Les musées anglais malades de leur gratuitéLe principe de l'entrée libre, institué par le gouvernement il y a deux ans, met à mal les finances des grandes institutions.
| The National Portrait Gallery
© D.R. |
LONDRES. Le plus virulent est Neil Chalmers, le directeur du Natural History Museum. Le 21 novembre, il a été péremptoire : «si le gouvernement n'augmente pas sa contribution, je réinstaure le droit d'entrée», a-t-il dit en substance. Une menace prise au sérieux par le ministère de la Culture, qui reçoit de toutes parts des signaux d'alarme. La gratuité instaurée de façon systématique en décembre 2001 a eu un tel succès qu'elle a contribué à aggraver la situation financière de structures déjà fragiles. Un simple effet de ciseau suffit à l'expliquer : d'un côté des revenus écornés, de l'autre des dépenses de personnel qui augmentent par le fait d'une fréquentation qui «explose». Le gouvernement a bien prévu des compensations mais elles sont insuffisantes aux yeux des grands musées, qui veulent en renégocier le montant début 2004. Et la cerise sur le gâteau - la possibilité donnée aux musées qui appliquent la gratuité de récupérer la TVA sur leurs achats (ce qui représente 1 million £ par an pour la National Gallery et 300 000 £ pour la National Portrait Gallery) - n'a pas suffi à calmer l'ardeur revendicatrice des directeurs.
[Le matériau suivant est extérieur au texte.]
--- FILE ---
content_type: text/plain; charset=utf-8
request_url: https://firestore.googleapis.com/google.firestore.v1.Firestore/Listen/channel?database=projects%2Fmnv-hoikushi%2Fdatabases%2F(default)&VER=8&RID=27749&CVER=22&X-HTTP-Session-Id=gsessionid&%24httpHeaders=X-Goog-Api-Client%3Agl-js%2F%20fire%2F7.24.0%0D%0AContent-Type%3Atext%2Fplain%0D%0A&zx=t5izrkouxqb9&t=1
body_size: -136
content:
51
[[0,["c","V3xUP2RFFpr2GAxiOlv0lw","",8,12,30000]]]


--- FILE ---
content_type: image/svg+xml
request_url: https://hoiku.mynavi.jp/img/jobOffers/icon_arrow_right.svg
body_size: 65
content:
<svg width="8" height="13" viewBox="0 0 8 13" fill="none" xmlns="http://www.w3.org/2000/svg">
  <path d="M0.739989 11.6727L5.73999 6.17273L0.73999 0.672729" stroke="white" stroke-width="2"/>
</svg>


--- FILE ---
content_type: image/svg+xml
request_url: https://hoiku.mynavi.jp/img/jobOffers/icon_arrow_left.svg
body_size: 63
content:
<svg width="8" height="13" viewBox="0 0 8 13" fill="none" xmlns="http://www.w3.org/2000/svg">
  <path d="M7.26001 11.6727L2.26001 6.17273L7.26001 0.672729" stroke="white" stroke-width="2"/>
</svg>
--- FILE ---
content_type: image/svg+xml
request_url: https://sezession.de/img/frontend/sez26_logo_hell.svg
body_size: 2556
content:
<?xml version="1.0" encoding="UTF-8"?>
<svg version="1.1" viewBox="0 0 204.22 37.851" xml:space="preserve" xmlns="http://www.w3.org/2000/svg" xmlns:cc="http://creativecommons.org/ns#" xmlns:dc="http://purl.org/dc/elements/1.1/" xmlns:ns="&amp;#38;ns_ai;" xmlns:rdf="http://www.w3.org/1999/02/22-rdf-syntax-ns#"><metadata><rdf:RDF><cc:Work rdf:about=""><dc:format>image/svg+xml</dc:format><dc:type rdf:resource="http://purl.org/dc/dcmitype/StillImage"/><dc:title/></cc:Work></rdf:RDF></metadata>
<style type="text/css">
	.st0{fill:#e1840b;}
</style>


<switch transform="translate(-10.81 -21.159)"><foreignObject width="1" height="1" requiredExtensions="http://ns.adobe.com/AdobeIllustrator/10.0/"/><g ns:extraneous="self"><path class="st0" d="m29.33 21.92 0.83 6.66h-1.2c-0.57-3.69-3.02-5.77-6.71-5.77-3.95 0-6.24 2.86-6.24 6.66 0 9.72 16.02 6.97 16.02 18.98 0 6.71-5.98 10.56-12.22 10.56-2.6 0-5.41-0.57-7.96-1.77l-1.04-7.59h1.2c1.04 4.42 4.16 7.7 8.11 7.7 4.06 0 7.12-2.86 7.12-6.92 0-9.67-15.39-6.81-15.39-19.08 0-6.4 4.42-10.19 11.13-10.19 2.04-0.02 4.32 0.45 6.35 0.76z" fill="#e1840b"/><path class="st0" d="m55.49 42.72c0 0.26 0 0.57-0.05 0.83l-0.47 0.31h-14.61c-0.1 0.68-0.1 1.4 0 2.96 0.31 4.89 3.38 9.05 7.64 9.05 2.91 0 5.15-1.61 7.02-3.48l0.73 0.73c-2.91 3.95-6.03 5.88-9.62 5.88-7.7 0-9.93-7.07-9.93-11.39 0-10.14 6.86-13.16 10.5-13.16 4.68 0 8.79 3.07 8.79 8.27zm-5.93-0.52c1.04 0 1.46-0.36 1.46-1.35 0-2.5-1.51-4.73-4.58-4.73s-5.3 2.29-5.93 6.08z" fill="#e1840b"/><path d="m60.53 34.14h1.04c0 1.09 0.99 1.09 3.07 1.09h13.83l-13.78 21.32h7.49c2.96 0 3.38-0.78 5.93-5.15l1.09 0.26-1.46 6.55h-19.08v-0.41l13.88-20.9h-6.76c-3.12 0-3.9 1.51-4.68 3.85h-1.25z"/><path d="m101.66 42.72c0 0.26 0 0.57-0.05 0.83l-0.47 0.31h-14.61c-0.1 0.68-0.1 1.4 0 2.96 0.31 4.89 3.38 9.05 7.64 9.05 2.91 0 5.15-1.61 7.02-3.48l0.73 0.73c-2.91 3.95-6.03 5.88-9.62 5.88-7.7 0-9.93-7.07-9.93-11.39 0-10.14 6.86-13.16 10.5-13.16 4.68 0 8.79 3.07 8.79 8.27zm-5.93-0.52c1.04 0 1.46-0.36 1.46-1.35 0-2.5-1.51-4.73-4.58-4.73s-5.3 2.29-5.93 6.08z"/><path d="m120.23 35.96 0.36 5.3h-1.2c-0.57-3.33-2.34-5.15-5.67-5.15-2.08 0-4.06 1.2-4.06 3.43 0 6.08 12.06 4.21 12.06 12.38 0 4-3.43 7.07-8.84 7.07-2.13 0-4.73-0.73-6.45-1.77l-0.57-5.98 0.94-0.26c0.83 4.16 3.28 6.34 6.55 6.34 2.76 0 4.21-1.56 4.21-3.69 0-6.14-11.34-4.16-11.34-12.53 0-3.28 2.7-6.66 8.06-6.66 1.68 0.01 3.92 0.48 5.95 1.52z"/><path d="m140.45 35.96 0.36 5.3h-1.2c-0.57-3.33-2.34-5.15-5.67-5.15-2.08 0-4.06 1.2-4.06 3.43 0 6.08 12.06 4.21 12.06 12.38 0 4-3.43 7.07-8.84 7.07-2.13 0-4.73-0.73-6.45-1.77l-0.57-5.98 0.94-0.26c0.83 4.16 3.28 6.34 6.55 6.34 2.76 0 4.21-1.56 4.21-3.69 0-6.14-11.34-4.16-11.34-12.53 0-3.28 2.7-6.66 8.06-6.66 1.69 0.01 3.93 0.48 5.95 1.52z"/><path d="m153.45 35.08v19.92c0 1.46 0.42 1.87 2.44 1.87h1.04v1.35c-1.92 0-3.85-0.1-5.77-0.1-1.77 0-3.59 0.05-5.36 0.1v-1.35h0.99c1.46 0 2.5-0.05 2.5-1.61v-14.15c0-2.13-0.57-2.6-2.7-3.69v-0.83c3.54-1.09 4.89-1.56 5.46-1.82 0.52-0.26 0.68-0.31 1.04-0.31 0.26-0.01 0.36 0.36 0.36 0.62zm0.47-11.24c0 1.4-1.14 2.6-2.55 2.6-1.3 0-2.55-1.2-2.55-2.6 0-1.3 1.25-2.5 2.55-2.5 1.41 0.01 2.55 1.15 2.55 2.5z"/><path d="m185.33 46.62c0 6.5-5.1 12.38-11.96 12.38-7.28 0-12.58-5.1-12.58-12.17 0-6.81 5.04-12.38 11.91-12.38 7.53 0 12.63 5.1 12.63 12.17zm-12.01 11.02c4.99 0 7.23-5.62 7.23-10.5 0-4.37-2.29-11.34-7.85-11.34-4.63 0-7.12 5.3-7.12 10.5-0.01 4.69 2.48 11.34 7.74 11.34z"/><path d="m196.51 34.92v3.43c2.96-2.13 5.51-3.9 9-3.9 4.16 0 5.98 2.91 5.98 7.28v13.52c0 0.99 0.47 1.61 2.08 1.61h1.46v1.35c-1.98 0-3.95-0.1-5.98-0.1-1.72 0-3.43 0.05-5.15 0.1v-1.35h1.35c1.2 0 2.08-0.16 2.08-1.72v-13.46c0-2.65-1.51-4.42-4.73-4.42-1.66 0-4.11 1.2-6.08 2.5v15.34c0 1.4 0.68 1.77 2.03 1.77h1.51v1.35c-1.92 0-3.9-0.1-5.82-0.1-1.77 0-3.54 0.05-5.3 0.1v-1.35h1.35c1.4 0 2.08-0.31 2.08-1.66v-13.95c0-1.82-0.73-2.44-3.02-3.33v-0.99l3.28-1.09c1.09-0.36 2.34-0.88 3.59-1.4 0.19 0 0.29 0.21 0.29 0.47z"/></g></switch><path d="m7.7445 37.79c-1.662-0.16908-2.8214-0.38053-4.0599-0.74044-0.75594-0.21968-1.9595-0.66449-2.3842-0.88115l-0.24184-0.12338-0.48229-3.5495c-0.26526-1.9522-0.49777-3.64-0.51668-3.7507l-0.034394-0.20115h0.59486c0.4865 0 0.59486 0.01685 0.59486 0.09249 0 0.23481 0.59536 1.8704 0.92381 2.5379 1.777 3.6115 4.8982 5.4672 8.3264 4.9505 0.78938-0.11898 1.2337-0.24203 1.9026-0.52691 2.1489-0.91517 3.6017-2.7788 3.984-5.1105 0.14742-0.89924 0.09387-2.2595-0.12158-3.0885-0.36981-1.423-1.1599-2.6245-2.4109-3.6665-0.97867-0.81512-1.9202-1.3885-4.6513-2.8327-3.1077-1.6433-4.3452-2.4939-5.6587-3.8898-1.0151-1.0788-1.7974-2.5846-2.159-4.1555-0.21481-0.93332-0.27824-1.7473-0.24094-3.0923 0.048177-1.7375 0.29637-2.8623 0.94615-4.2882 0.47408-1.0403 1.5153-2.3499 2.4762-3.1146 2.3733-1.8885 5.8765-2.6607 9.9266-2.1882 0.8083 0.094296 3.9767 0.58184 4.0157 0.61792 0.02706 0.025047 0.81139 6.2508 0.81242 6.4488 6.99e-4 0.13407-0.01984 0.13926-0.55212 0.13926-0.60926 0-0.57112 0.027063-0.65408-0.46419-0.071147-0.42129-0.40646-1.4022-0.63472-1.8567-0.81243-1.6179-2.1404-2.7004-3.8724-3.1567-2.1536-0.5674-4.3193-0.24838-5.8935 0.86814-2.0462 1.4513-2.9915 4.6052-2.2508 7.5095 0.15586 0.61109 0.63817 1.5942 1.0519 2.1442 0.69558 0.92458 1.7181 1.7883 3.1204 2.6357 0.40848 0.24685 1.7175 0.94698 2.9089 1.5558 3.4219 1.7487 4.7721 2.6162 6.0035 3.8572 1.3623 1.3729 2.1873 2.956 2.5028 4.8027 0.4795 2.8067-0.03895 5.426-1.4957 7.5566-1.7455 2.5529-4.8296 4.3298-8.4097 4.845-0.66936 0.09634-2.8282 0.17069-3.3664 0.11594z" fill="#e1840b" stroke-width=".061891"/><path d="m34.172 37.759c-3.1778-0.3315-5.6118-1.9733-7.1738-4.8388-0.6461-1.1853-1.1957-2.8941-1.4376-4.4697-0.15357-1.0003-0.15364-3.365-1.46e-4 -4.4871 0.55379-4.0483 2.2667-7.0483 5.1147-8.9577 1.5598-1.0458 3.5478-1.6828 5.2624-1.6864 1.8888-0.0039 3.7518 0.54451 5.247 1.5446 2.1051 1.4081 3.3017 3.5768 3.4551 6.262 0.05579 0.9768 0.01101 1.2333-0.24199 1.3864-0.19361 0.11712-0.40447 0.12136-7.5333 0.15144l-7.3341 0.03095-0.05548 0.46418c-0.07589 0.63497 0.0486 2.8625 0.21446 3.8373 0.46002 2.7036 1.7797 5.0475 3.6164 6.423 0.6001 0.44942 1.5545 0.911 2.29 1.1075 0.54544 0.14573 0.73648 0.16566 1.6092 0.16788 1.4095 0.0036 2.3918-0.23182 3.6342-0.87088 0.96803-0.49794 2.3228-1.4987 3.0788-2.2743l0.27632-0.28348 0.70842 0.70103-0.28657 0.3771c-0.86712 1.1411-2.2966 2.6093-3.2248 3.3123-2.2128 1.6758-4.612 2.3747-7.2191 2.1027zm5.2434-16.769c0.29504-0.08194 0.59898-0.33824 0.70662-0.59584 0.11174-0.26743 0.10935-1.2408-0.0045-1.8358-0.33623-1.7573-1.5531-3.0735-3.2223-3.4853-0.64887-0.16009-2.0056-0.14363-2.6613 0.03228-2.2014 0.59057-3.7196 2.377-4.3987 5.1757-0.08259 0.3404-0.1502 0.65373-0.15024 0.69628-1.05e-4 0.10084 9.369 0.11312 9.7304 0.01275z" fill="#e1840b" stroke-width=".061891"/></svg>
| La nouvelle "Great Court"
du British Museum
© British Museum |
Appel à donations
Peter Scott, le président du conseil d'administration de la National Gallery estime par exemple que les subventions versées au musée ont diminué en termes réels de 2,5 millions £ en huit ans. Selon ses déclarations, rapportées dans le Guardian, «ce que nous verse le gouvernement ne nous permet même pas de faire face à nos frais de fonctionnement : ouvrir les portes, allumer la lumière et surveiller les collections». Les billets pour les expositions temporaires sont donc très dispendieux (8 £, soit 12 euros, pour «Gothic» au Victoria & Albert Museum) et l'appel aux contributions volontaires se fait très pressant, sous forme de «troncs» pour les dons. La Tate Britain en a installé quatre, la National Portrait Gallery cinq et la Tate Britain neuf. Les difficultés budgétaires se traduisent parfois par des fermetures temporaires de salles, notamment au British Museum, même si la Tate affirme de son côté maintenir l'ouverture de toutes ses salles.
Moins d'achats
Les budgets d'acquisition sont également touchés. Le «groupe» Tate a dépensé 6,4 millions £ en 2000-2001 et 4,9 millions £ en 2001-2002. La manne que représente la Loterie nationale est complexe à mobiliser et ne peut pas subvenir à tous les besoins. L'actuelle croisade, très médiatisée, de la National Gallery pour conserver la Madone aux œillets de Raphaël sur le sol anglais suppose de rassembler quelque 35 millions £, ce que son concurrent, le Getty Museum de Malibu, peut faire sans difficulté. La National Gallery a reçu une aide de 11,5 millions £ de l'Heritage Lottery, ce qui a indisposé certains commentateurs comme James Hall dans le Times Literary Supplement du 21 novembre. Cela entraîne provoque un effet d'assèchement : ces fonds ne seront plus disponibles pour d'autres institutions. Alors que la nouvelle Saatchi Gallery annonce avoir accueilli plus de 300 000 visiteurs en six mois avec un billet d'entrée à 8,50 £, la question de la gratuité et de son financement dans les musées publics attend encore une solution satisfaisante.